* **Input data**:
◇ ◇ ◇ ◇ ◇

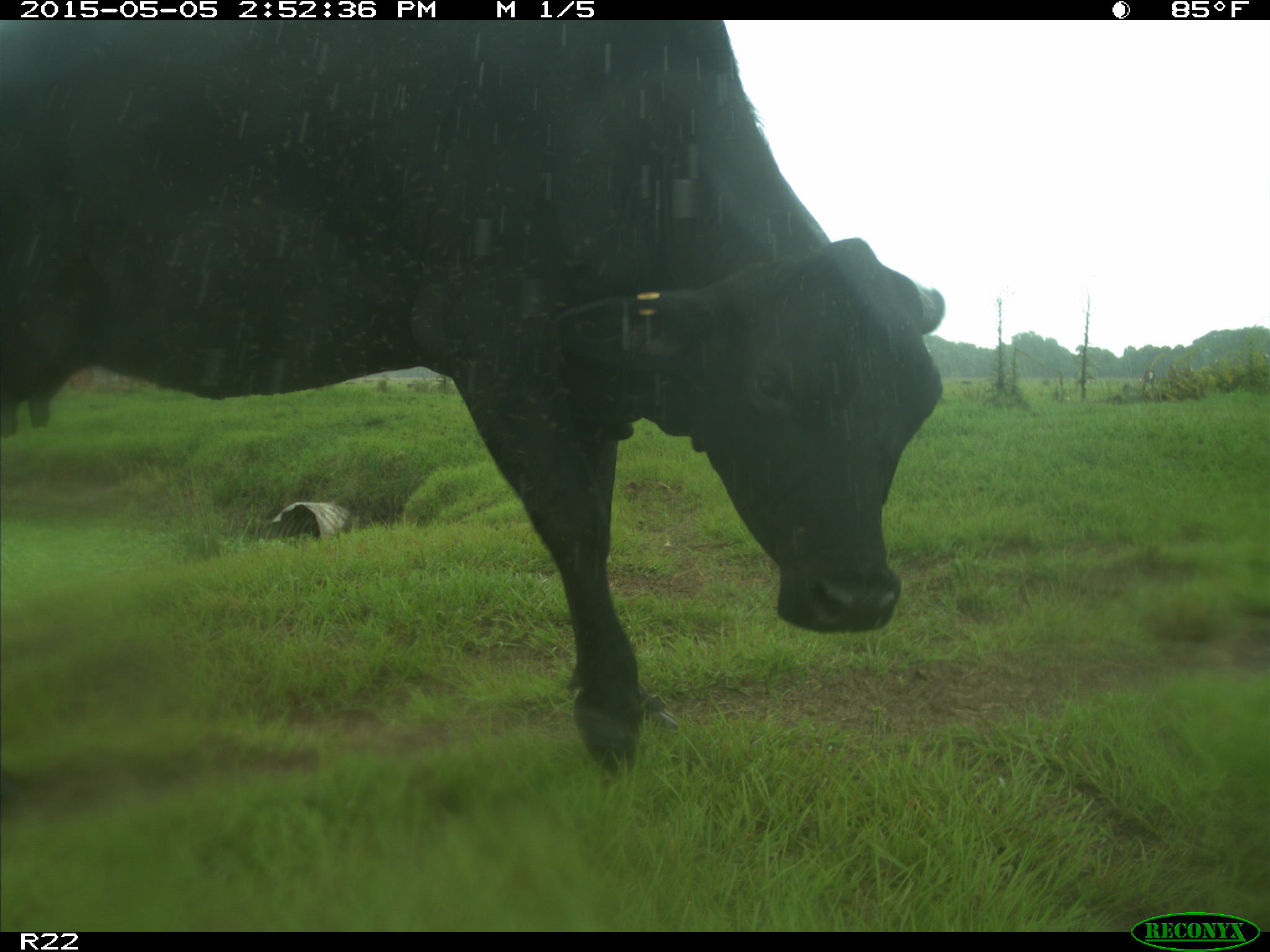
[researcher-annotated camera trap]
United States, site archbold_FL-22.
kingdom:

◇ ◇ ◇ ◇ ◇

The answer is the whole listing retyped exactly, with pictures omitted.

[researcher-annotated camera trap]
United States, site archbold_FL-22.
kingdom:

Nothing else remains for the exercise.